Reputation: 483
I am trying to sort this table first by IN_FID ascending from top to bottom, and then by Jurisdiction, ascending from left to right. I was able to pivot the table and sort by IN_FID, but how do I add a second sort from left to right.

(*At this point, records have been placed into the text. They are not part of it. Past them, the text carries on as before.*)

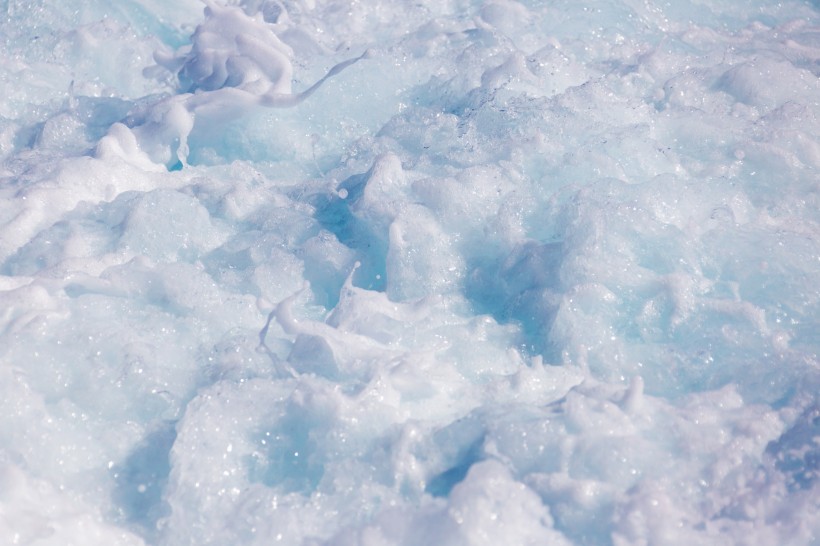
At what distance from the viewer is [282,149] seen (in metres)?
3.71

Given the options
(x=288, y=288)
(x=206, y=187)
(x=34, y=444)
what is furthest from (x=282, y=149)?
(x=34, y=444)

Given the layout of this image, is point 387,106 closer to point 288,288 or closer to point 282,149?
point 282,149

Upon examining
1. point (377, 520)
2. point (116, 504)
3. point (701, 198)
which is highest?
point (701, 198)

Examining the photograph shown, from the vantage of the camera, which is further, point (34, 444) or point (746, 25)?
point (746, 25)

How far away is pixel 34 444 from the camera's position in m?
2.27

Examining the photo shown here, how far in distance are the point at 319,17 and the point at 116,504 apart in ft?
11.4

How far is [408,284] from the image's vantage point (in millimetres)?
2900

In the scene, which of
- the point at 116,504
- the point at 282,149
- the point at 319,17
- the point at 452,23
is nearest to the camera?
the point at 116,504

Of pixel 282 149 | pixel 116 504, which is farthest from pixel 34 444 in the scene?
pixel 282 149

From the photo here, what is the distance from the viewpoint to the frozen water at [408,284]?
2.11 meters

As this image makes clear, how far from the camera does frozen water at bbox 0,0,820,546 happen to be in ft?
6.93

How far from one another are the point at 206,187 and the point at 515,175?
1.38 m

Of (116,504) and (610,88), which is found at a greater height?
(610,88)

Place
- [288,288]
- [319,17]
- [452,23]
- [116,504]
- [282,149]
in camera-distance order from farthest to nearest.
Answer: [319,17], [452,23], [282,149], [288,288], [116,504]
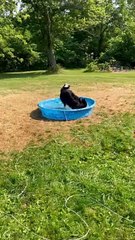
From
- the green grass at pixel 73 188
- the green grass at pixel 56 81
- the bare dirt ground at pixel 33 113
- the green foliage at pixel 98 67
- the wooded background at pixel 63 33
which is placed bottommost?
the green grass at pixel 73 188

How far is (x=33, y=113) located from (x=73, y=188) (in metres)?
3.27

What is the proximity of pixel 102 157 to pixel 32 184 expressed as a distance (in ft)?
4.39

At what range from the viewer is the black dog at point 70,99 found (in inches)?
290

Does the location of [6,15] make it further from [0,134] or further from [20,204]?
[20,204]

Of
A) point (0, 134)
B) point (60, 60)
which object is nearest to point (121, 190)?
point (0, 134)

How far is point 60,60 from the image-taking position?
82.7ft

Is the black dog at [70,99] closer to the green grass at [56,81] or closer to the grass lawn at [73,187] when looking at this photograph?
the grass lawn at [73,187]

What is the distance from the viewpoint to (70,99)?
7.39 meters

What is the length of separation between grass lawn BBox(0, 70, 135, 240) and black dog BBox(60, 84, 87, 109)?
0.95 m

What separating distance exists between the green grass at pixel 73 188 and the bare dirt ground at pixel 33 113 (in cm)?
36

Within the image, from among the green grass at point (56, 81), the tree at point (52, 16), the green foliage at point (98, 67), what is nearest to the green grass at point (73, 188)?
the green grass at point (56, 81)

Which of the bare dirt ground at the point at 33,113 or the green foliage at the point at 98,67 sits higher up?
the green foliage at the point at 98,67

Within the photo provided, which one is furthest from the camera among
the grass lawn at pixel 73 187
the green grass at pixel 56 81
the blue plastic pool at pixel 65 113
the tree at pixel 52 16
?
the tree at pixel 52 16

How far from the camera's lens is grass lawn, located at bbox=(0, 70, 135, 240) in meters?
3.97
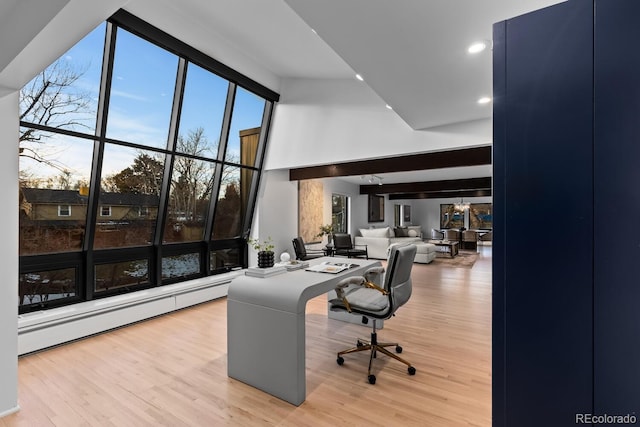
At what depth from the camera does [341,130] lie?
517 cm

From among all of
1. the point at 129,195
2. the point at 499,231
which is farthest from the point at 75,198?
the point at 499,231

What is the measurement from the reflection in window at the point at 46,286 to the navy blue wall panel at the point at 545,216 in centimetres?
427

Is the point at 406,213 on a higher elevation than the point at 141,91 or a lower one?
lower

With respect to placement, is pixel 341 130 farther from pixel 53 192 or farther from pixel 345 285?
pixel 53 192

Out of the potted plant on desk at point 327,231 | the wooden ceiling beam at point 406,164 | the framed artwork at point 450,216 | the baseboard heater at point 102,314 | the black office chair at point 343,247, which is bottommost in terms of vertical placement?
the baseboard heater at point 102,314

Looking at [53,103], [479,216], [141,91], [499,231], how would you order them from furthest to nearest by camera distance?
1. [479,216]
2. [141,91]
3. [53,103]
4. [499,231]

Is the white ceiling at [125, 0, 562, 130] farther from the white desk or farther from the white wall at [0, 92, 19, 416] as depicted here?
the white wall at [0, 92, 19, 416]

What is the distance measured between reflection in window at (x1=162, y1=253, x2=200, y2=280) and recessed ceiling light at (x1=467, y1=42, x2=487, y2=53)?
14.8ft

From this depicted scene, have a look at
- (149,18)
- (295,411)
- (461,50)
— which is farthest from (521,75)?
(149,18)

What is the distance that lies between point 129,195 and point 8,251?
6.31 ft

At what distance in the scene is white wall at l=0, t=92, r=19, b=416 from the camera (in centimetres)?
210

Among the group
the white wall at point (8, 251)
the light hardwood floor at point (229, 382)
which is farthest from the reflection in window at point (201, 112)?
the light hardwood floor at point (229, 382)

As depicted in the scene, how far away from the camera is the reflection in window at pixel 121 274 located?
380 centimetres

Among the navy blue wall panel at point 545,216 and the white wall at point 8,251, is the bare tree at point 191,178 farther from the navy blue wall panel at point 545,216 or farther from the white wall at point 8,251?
the navy blue wall panel at point 545,216
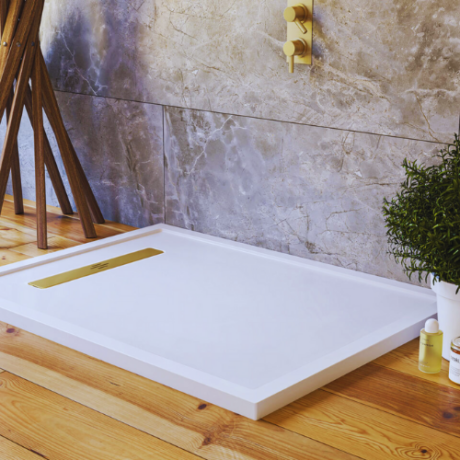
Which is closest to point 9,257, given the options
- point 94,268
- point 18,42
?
point 94,268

df = pd.read_csv(r'C:my\path\myfile.csv')
df['Key']=df.groupby('IN_FID').cumcount()+1
s=df.pivot_table(index='IN_FID',columns='Key',values=['Jurisdiction','CURR_VOL'],aggfunc='first')
s=s.sort_index(level=1,axis=1)
s.columns=s.columns.map('{0[0]}_{0[1]}'.format)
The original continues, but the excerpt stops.